Meaning in natural language is built in aggregate from associations, with the
senses of expressions converging over time in groups of communicating
speakers. Natural languages do not clearly define the relationships between
different expressions, nor between expressions and the real world. Because
natural languages are unspecified and evolving, you can only measure how often
(in your observation) different expressions and relationships between
expression reflect different situations.

Formalisms, like natural langauges, are also used to represent meaning via
expressions made of symbols and relationships between them. (Technically,
formalisms don't have to represent anything, but in practice they usually do
because otherwise they're not very useful.) Unlike natural languages, formal
languages have normatively defined specifications. These specifications can be
written in a variety of ways, but usually they define rules (which always
apply) for deriving expressions from each other.

To be able to use formal languages for real-life problems, you need to have
these five skills:

Symbol manipulation: deriving expression in desirable forms from old ones
using a specification Interpretation: relating formal expression to the domain
Encoding: capturing domain knowledge in the formal language Abstraction:
finding consistent patterns in the domain (to be expressed in the formalism)
Modeling: expressing relationships in the domain using relationships between
symbols

Unfortunately, most people are not very good at these skills. It is hard to
break habits like using intuition and relying on others' ability to resolve
ambiguity. Furthermore, most people are not very good at dealing with
abstractions, especially new ones or higher-level ones. To make things worse,
some of the problems involved in using formal systems are genuinely hard, even
for computers and mathematicians. Obviously, even the most accomplished
mathematicians are not always able to get the results they are looking for,
let alone quickly, but people who are good with formalisms usually don't have
as many problems with things like checking their intuition or dealing with
abstractions.

The problem with communicating formal ideas to people who are not good with
formalisms is rather fundamental, because the very attributes which make
formalisms useful are the ones that those people have trouble understanding.
You can, of course, relate the results of using a formalism, but without using
formalisms it is often very hard to usefully express the "why" of the result.
The problem is compounded because people who are good with formalisms have a
hard time figuring out what is understandable to others, due to the general
"knowing it too well to teach it" effect as well as lack of practice (since
most people who care about formalisms are good with them).

Some talented communicators are able to explain formal results satisfactorily
to others by relating them to familiar abstractions or rephrasing their logic
in everyday terms, but unfortunately this frequently results in
misunderstanding and misapplication of the results.

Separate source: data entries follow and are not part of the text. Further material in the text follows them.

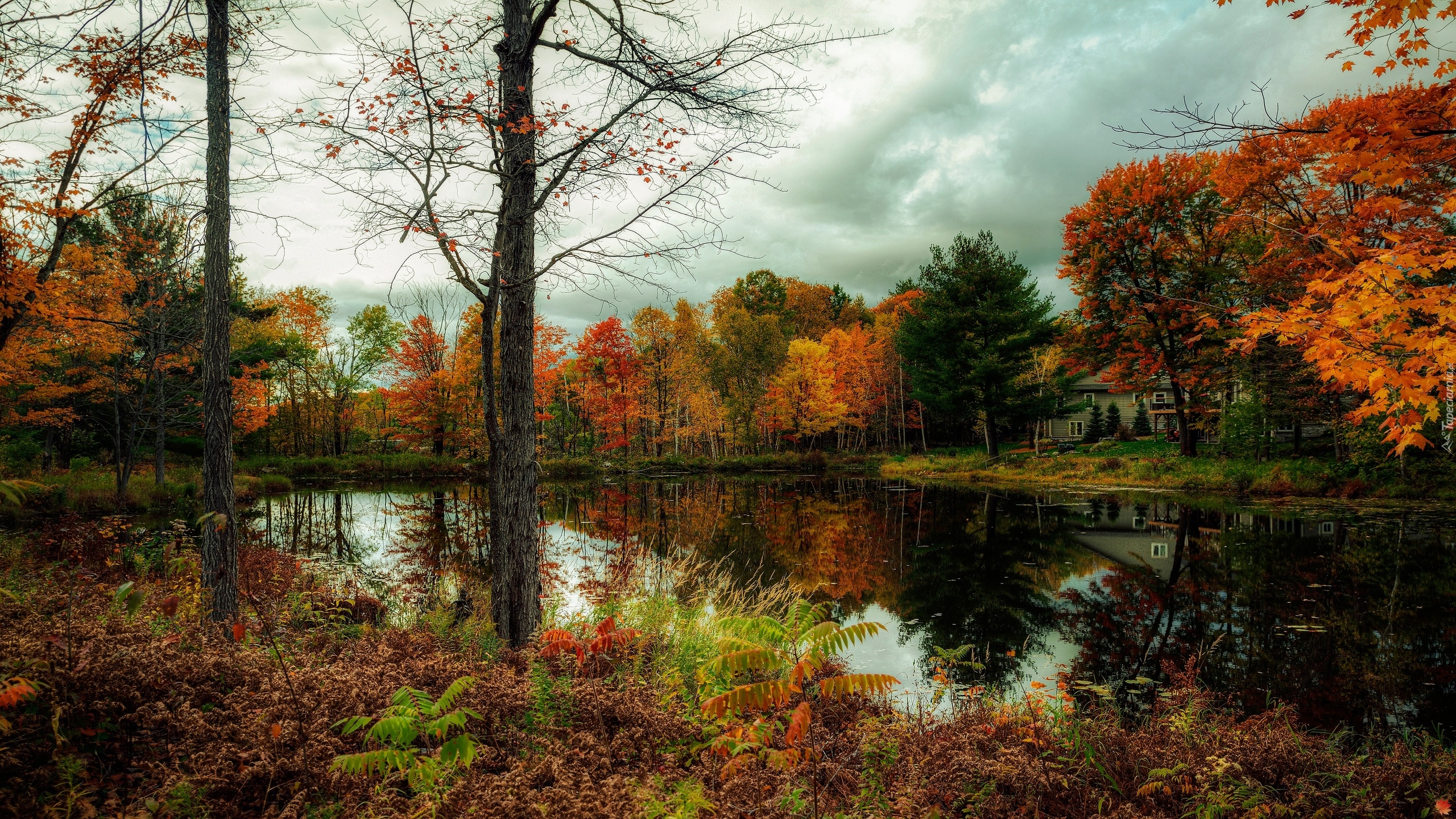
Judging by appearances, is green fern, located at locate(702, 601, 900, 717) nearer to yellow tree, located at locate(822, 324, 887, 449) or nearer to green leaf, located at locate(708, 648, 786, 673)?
green leaf, located at locate(708, 648, 786, 673)

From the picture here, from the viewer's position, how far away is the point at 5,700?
7.10ft

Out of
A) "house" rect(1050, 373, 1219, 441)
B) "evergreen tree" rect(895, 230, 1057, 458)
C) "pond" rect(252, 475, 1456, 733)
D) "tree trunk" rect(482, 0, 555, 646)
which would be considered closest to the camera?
"tree trunk" rect(482, 0, 555, 646)

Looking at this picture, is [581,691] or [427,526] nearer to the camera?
[581,691]

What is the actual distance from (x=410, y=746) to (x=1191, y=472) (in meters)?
28.2

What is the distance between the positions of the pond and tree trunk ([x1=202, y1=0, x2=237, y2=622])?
3.34 metres

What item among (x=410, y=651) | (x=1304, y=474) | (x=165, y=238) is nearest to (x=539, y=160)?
(x=410, y=651)

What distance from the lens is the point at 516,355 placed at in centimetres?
562

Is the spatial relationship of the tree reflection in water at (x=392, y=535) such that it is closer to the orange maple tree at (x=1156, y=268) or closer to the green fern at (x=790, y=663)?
the green fern at (x=790, y=663)

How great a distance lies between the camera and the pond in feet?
23.6

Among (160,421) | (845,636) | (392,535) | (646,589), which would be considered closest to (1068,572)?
(646,589)

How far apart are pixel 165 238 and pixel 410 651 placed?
42.5ft

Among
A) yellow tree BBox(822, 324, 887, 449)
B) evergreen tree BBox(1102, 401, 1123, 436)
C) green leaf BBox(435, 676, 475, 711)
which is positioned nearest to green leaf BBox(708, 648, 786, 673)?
green leaf BBox(435, 676, 475, 711)

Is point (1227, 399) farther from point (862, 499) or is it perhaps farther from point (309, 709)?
point (309, 709)

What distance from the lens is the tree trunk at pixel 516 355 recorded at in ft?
18.3
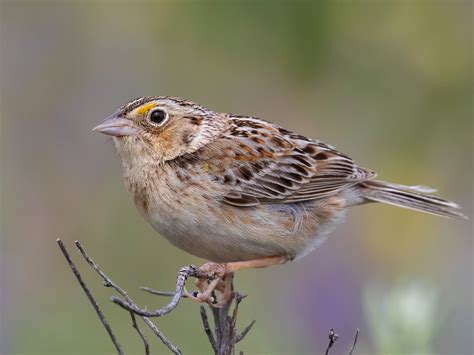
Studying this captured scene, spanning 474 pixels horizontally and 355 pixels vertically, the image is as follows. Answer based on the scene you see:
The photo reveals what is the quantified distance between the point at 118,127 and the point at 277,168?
0.87 metres

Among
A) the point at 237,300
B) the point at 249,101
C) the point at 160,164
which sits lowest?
the point at 237,300

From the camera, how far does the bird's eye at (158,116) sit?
14.9 ft

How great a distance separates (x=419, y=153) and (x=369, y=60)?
2.70 feet

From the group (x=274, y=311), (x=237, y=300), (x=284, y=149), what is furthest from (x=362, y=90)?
(x=237, y=300)

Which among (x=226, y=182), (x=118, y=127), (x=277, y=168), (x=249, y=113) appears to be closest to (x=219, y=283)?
(x=226, y=182)

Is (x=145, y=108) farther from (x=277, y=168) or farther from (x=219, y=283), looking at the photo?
(x=219, y=283)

Furthermore, there are a
number of formal results which really can't be properly understood unless you
have mastered the skills above (particularly in theoretical computer science
and formal logic). The problem is akin to trying to talk to non-programmers
about programming, but more general. Programming languages are formal
languages, of a sort, but most programmers only understand a few particular
formalisms. Theoretical computer science and proof theory involve dealing with
a larger and more abstract set of formalisms, including formalisms about
formalisms.

If you need examples of the difficulties, just look at all the ways that
people try to explain Gödel's incompleteness theorems or monads informally.